**Required task A**
Turn each line of the entries that come after the cluster maintenance page into a JSON list of strings, one string per line, leaving out blank lines.

※ ※ ※

Skip to main content

Cluster Maintenance

Exam relevance: CKA ✅ (Cluster Architecture — 25%, Troubleshooting — 30%) | CKAD: Not directly tested


Node Maintenance — Drain, Cordon, Uncordon

When you need to take a node offline for maintenance (OS updates, hardware changes):

cordon — Mark Node Unschedulable

# Prevent new pods from being scheduled on this node
kubectl cordon worker-1

# Existing pods continue running
kubectl get nodes
# NAME STATUS ROLES AGE
# worker-1 Ready,SchedulingDisabled <none> 30d

drain — Evict All Pods and Cordon

# Safely evict all pods from the node
kubectl drain worker-1 --ignore-daemonsets --delete-emptydir-data

# Common flags:
# --ignore-daemonsets Required (DaemonSet pods can't be evicted normally)
# --delete-emptydir-data Allow evicting pods using emptyDir volumes (data is lost)

※ ※ ※

**Required task B**
In the cluster maintenance page above, what status does worker-1 show in the node listing after it is cordoned?

**Provided entries**
※ ※ ※

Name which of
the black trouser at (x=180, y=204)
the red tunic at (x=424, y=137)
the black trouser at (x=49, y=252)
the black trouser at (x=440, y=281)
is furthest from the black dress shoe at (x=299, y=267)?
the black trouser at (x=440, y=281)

※ ※ ※

**Task response A**
[
  "Name which of",
  "the black trouser at (x=180, y=204)",
  "the red tunic at (x=424, y=137)",
  "the black trouser at (x=49, y=252)",
  "the black trouser at (x=440, y=281)",
  "is furthest from the black dress shoe at (x=299, y=267)?",
  "the black trouser at (x=440, y=281)"
]

**Task response B**
Ready,SchedulingDisabled